Enumera las enfermedades que, según el texto sobre el cooperante en Mozambique, sufren los hombres, mujeres y niños atendidos por Juan Carlos Cabrera.

Texto de lectura:
::::::::
Testimonios: cooperante Mozambique

Juan Carlos Cabrera, religioso mercedario atiendeen una de las zonas más deprimidas del sur de Mozambique, a hombres, mujeres y niños que sufren de SIDA, tuberculosis o lepra, y padecen hambre debido a la sequíaVisitará la delegación de Barcelona del 4 al 9 de febrero, como testimonio de nuestra Campaña 2020

Si bien Mozambique se encuentra en pleno proceso de reconstrucción gracias a la pacificación del país, las condiciones de vida de la población siguen siendo aún muy precarias. Es uno de los países con más hambruna, desnutrición y enfermedades.
::::::::
Extracto de datos:
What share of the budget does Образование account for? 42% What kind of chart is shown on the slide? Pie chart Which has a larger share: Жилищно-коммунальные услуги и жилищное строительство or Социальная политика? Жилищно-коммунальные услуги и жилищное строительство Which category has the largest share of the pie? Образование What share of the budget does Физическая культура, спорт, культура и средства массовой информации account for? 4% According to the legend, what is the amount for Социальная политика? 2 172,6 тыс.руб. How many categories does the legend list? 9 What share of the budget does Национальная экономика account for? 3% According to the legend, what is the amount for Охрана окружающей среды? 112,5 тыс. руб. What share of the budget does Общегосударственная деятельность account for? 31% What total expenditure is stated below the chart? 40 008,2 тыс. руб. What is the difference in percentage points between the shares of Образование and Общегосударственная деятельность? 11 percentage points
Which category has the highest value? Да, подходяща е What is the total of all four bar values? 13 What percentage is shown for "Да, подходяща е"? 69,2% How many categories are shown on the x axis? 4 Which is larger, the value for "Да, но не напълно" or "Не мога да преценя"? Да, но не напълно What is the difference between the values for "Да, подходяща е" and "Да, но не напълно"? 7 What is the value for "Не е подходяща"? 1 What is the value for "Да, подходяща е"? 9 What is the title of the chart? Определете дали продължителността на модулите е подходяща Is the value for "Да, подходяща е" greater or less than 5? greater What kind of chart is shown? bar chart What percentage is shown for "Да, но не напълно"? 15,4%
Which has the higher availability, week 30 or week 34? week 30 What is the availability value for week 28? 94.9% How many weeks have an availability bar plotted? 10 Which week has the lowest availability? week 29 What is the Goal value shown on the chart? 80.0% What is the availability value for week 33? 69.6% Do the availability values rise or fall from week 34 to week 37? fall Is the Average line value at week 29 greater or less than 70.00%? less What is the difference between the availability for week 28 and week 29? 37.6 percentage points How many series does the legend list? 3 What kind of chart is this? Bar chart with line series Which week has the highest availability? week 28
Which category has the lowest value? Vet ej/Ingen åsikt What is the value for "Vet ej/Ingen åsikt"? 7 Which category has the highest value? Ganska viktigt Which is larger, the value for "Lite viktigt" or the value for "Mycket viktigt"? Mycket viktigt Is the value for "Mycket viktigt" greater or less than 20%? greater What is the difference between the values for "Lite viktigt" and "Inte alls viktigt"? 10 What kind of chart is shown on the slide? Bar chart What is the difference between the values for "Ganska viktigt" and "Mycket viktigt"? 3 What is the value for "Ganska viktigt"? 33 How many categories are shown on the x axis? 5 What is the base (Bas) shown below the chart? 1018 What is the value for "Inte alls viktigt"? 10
::::::::
Respuesta: SIDA, tuberculosis y lepra.